2 Examples to Convert Byte[] array to String in Java

Converting a byte array to String seems easy but what is difficult is, doing it correctly. Many programmers make mistake of ignoring character encoding whenever bytes are converted into a String or char or vice versa. As a programmer, we all know that computer's only understand binary data i.e.  0  and  1 . All things we see and use e.g. images, text files, movies, or any other multi-media is stored in form of bytes, but what is more important is process of encoding or decoding bytes to character. Data conversion is an important topic on any programming interview, and because of trickiness of character encoding, this questions is one of the most  popular String Interview question  on Java Interviews. While reading a String from input source e.g. XML files, HTTP request, network port, or database, you must pay attention on which character encoding (e.g. UTF-8, UTF-16, and ISO 8859-1) they are encoded. If you will not use the same character encoding while  converting bytes to String , you would end up with a corrupt String which may contain totally incorrect values. You might have seen  ? , square brackets after converting  byte[]  to String, those are because of values your current character encoding is not supporting, and just showing some garbage values.

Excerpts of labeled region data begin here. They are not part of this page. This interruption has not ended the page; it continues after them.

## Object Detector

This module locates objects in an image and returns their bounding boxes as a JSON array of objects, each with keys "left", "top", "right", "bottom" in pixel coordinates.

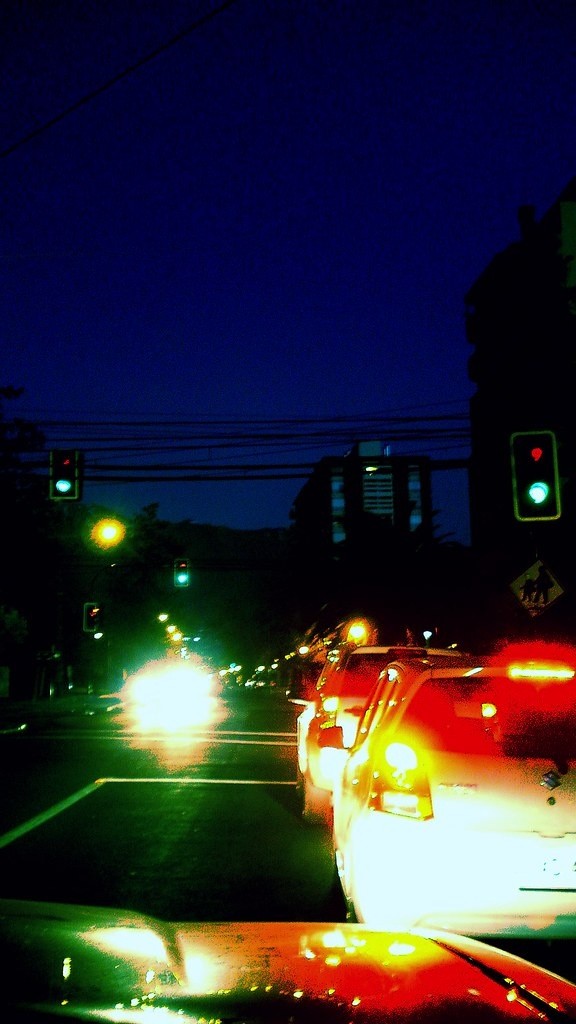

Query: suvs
[
  {"left": 295, "top": 646, "right": 467, "bottom": 822},
  {"left": 334, "top": 656, "right": 576, "bottom": 942}
]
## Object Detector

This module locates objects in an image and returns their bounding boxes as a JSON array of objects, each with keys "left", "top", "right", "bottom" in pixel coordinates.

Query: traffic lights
[
  {"left": 83, "top": 602, "right": 99, "bottom": 632},
  {"left": 509, "top": 430, "right": 561, "bottom": 520},
  {"left": 48, "top": 448, "right": 80, "bottom": 500},
  {"left": 174, "top": 557, "right": 190, "bottom": 587}
]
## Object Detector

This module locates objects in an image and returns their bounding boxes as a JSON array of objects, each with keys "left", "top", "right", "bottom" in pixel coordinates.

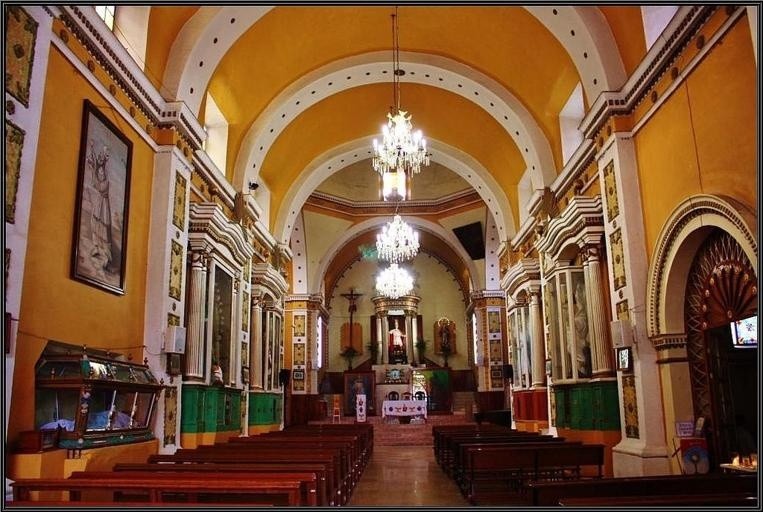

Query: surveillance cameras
[{"left": 249, "top": 176, "right": 259, "bottom": 190}]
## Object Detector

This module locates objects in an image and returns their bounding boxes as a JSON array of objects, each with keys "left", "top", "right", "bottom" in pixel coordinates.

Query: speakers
[
  {"left": 279, "top": 368, "right": 291, "bottom": 381},
  {"left": 609, "top": 319, "right": 633, "bottom": 349},
  {"left": 162, "top": 324, "right": 188, "bottom": 355},
  {"left": 502, "top": 364, "right": 514, "bottom": 380}
]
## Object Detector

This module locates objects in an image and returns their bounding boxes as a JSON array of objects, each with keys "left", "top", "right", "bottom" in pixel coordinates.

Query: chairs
[{"left": 388, "top": 390, "right": 425, "bottom": 401}]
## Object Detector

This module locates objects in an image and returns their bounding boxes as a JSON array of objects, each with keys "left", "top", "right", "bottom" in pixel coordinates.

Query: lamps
[{"left": 371, "top": 4, "right": 432, "bottom": 301}]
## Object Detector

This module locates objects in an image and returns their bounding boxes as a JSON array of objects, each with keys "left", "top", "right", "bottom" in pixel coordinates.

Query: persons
[
  {"left": 388, "top": 320, "right": 406, "bottom": 359},
  {"left": 90, "top": 155, "right": 112, "bottom": 276},
  {"left": 344, "top": 295, "right": 359, "bottom": 313}
]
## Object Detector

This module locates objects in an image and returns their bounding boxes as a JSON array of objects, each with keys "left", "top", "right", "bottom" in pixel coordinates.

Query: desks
[{"left": 381, "top": 399, "right": 428, "bottom": 424}]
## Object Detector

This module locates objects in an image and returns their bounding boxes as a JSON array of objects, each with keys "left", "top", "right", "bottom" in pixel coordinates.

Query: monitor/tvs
[{"left": 728, "top": 315, "right": 758, "bottom": 351}]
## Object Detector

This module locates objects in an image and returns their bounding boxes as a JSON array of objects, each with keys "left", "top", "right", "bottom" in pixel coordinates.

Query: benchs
[
  {"left": 431, "top": 421, "right": 759, "bottom": 508},
  {"left": 2, "top": 421, "right": 372, "bottom": 512}
]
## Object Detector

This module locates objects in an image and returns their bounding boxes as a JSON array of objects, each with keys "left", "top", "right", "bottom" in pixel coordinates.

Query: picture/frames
[{"left": 68, "top": 99, "right": 132, "bottom": 298}]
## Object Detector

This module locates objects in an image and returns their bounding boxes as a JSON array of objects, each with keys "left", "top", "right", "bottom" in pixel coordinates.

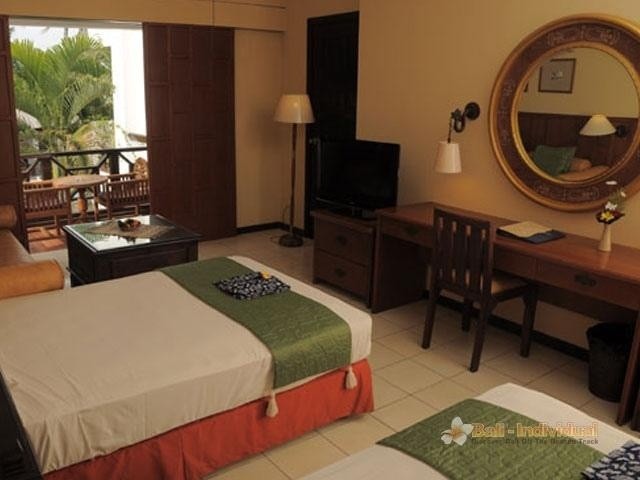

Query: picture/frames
[{"left": 538, "top": 58, "right": 576, "bottom": 94}]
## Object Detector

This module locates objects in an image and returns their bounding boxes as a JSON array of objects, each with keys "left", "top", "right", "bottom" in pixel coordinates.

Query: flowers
[{"left": 596, "top": 180, "right": 628, "bottom": 225}]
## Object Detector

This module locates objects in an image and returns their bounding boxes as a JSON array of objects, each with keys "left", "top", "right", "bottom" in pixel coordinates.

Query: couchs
[{"left": 0, "top": 204, "right": 65, "bottom": 300}]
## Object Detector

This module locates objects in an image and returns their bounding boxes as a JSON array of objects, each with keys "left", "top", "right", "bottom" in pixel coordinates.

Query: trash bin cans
[{"left": 586, "top": 321, "right": 639, "bottom": 403}]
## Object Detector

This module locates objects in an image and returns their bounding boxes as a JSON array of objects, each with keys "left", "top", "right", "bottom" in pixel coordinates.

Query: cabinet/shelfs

I tried to understand why programmes make character encoding mistakes more often than not, and my little research and own experience suggests that, it may be because of two reasons, first not dealing enough with internationalization and character encodings and second because ASCII characters are supported by almost all popular encoding schemes and has same values.  Since we mostly deal with encoding like  UTF-8 Cp1252  and  Windows-1252 , which displays ASCII characters (mostly alphabets and numbers) without fail, even if you use different encoding scheme. Real issue comes when your text contains special characters e.g.  'é' , which is often used in French names. If your  platform's character encoding  doesn't recognize that character then either you will see a different character or something garbage, and sadly until you got your hands burned, you are unlikely to be careful with character encoding. In Java, things are little bit more tricky because many IO classes e.g.  InputStreamReader  by default use platform's character encoding. What this means is that, if you run your program in different machine, you will likely get different output because of different character encoding used on that machine. In this article, we will learn  how to convert byte[] to String in Java  both by using JDK API and with the help of Guava and Apache commons.



How to convert byte[] to String in Java

There are multiple ways to change byte array to String in Java, you can either use methods from JDK, or you can use open source complimentary APIs like Apache commons and Google Guava. These API provides at least two sets of methods to create String form byte array;  one, which uses default platform encoding and other which takes character encoding. You should always use later one, don't rely on platform encoding. I know, it could be same or you might not have faced any problem so far, but it's better to be safe than sorry. As I pointed out in my last post about  printing byte array as Hex String , It's also one of the best practice to specify character encoding while converting bytes to character in any programming language. It might be possible that your byte array contain non-printable ASCII characters. Let's first see JDK's way of converting byte[] to String :

1) You can use constructor of String, which takes byte array and character encoding

String str = new String(bytes, "UTF-8");

This is the right way to convert bytes to String, provided you know for sure that bytes are encoded in the character encoding you are using.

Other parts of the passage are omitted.